Falla in cucina. O in bagno.
Inventati qualcosa e invita delle persone, in carne e ossa.
TRE
Quando hai fatto, tieni gli occhi aperti.
E quando vedi qualcosa (qualcuno) di interessante, guardalo.
Parlaci.
Ascoltalo.
QUATTRO
Esci dalla tua scatolettina di convinzioni e fai quattro chiacchiere.

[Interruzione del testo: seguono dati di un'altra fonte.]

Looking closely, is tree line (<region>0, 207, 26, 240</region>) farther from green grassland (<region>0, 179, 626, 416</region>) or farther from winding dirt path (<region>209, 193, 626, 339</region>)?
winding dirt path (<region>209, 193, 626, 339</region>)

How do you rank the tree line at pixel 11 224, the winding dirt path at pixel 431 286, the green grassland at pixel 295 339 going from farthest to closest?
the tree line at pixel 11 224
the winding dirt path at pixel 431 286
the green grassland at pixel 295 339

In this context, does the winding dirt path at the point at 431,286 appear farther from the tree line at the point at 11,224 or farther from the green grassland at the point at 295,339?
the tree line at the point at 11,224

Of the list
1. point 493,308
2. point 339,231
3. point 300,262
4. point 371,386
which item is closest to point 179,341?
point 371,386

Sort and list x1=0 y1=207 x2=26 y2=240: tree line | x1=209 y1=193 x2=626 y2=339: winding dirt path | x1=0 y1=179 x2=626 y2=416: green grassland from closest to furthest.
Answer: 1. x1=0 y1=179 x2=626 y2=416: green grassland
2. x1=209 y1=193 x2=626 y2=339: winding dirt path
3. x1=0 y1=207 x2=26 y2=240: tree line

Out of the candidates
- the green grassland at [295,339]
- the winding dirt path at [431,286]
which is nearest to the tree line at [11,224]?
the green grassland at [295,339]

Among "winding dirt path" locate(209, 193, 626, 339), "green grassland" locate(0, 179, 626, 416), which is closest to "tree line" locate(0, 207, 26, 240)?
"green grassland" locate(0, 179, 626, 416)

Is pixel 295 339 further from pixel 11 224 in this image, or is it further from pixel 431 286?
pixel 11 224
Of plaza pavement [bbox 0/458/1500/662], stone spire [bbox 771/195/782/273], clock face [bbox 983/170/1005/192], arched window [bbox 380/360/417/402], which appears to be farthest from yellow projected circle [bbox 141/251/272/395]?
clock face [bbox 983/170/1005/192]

Se ti piace, cercalo e invitalo di nuovo.
Cerca di conoscerlo.
Se lo trovi bello, diglielo.
Se è bellissimo, ripetiglielo in continuazione.
Quando lo baci, goditela.
CINQUE
Prendi quel che viene, senza pippe. Se hai voglia di sognare, sogna.
Parla. Ridi.
Facci la lotta.
SEI
Vedi come se la cava con il tosa-erba e la lavastoviglie. Se ti nutre e ha l’aspetto di uno che potrebbe prendersi cura di te come tu fai con il tuo gatto/cane/silkepil.
SETTE
Se c’è qualcosa che non sa (anche fare), insegnaglielo.
OTTO
Aggiungi un po’ di zenzero. E pepe.
NOVE
Sii più zen che puoi: pacifica e tollerante. Ma anche meno che ti riesce: passionale e sfrenata come un macaco in amore.
DIECI
Sii composta fuori (come la sciata di Zeno Colò), ma un vulcano dentro.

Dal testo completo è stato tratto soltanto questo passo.